___ Texte fourni

Ponctions sur le logement et les collectivités

Pour compenser la diminution des ressources générée par la réduction du loyer de solidarité, le gouvernement incite les organismes à augmenter les ventes de logements sociaux. Mais son objectif de 40 000 ventes annuelles est jugé inatteignable. Les plus optimistes tablent sur moins de 2 .000 logements vendus dans les prochaines années. « On ne résoudra pas tout avec les regroupements d’organismes et les ventes », souligne d’ailleurs Pierre Quercy, chargé par le ministre du Logement d’une mission d’accompagnement de la réorganisation du tissu HLM. Aux ponctions sur le logement social s’ajoutent celles sur les collectivités locales. Ainsi que l’a rappelé Claire Delpech, conseillère finances et habitat de l’AdCF, elles ont subi ces dernières années une coupe de 20% de leurs dotations de fonctionnement dont la hausse est désormais limitée en moyenne à 1,2% par an inflation comprise.

______
___ Données fournies

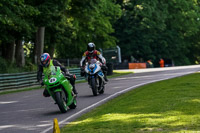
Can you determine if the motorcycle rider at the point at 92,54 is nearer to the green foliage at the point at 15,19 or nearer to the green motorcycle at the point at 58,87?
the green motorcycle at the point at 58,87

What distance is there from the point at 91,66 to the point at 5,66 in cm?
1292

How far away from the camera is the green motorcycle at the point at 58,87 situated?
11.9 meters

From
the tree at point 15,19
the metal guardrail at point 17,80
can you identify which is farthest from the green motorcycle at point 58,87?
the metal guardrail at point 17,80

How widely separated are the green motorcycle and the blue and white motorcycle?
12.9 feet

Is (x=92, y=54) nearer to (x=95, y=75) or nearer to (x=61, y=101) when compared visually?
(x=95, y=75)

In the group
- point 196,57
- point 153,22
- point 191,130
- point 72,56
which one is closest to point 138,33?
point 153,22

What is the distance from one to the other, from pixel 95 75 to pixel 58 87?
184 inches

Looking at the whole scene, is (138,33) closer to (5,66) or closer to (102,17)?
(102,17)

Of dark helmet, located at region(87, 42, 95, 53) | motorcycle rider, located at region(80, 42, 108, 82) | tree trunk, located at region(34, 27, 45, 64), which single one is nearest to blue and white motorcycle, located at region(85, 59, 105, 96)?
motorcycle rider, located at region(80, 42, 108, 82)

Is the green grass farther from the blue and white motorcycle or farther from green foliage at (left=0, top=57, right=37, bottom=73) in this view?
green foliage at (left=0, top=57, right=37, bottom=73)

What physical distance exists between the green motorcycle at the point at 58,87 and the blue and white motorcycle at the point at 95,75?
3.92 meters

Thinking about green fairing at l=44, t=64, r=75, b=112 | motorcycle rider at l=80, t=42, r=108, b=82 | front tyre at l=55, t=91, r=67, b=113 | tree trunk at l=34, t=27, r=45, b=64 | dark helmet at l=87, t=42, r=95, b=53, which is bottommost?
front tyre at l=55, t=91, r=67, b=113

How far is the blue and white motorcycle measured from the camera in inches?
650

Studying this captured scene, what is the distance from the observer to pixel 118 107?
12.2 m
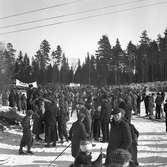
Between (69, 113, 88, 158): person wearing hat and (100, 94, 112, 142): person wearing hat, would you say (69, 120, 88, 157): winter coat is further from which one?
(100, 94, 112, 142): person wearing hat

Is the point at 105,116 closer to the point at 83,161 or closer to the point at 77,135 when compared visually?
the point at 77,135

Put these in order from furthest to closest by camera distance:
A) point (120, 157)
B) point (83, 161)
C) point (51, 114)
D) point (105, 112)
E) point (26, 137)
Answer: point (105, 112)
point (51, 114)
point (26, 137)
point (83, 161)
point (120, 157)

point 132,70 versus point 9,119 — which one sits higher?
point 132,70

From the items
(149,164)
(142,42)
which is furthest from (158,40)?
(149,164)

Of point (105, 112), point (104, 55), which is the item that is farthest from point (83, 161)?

______

■ Consigne: Relevez tous les noms de personnes ainsi que tous les sigles qui figurent dans le texte consacré aux ponctions sur le logement et les collectivités. Les données ci-dessus n'ont aucun lien avec le texte.

■ Réponse:
Noms de personnes : Pierre Quercy, Claire Delpech
Sigles : HLM, AdCF